--- BEGIN Records supplied ---

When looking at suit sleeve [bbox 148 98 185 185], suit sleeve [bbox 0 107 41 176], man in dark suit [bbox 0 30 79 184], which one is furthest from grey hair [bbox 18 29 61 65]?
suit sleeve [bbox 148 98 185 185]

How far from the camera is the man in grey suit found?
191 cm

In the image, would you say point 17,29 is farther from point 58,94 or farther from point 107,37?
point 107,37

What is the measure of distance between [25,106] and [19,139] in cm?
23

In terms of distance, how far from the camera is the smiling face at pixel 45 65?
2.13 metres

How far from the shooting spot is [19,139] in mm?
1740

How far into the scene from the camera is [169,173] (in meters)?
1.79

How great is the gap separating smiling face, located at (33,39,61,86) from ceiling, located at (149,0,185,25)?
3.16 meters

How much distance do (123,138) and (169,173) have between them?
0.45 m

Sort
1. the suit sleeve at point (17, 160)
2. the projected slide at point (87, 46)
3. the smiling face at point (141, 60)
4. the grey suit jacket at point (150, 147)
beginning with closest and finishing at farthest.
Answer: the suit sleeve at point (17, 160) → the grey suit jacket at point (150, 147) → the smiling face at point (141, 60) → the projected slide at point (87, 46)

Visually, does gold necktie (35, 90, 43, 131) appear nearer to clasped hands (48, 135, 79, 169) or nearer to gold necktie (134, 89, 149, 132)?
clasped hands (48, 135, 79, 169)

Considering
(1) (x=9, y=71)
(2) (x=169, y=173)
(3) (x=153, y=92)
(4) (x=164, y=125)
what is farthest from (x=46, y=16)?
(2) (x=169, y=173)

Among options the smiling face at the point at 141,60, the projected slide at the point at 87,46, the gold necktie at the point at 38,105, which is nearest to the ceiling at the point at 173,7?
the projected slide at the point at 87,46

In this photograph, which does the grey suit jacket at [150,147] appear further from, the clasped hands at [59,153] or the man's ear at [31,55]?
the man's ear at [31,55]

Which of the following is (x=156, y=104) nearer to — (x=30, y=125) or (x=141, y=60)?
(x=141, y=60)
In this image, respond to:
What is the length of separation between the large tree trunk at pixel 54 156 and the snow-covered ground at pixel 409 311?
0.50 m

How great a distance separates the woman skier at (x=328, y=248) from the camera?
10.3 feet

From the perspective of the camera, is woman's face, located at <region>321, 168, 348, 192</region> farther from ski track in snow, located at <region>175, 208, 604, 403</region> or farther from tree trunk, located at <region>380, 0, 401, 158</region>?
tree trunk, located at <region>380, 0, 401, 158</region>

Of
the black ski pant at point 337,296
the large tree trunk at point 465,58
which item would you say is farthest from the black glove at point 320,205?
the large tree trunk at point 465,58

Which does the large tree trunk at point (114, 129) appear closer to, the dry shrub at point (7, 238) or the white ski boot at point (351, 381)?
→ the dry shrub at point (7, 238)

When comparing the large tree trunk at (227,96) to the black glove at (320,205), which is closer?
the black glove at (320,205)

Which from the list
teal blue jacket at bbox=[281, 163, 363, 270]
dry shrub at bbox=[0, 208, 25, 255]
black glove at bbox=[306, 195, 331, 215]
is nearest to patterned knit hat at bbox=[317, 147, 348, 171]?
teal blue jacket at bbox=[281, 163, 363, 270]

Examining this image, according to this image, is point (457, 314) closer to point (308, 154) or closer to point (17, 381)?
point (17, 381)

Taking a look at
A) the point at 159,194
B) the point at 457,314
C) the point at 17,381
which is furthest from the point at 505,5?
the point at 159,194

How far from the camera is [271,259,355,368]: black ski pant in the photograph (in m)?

--- END Records supplied ---

> Problem details
Rewrite the material from the line containing "Which from the list" through the end of the material, inclusive, with "black glove" changed to "dark glove" and nothing else altered.

> Solved problem
Which from the list
teal blue jacket at bbox=[281, 163, 363, 270]
dry shrub at bbox=[0, 208, 25, 255]
dark glove at bbox=[306, 195, 331, 215]
is nearest to patterned knit hat at bbox=[317, 147, 348, 171]?
teal blue jacket at bbox=[281, 163, 363, 270]

Examining this image, according to this image, is point (457, 314) closer to point (308, 154) or closer to point (17, 381)?
point (17, 381)

Taking a look at
A) the point at 159,194
B) the point at 457,314
C) the point at 17,381
which is furthest from the point at 505,5?
the point at 159,194

How far from the camera is [271,259,355,368]: black ski pant in the photograph (in m)?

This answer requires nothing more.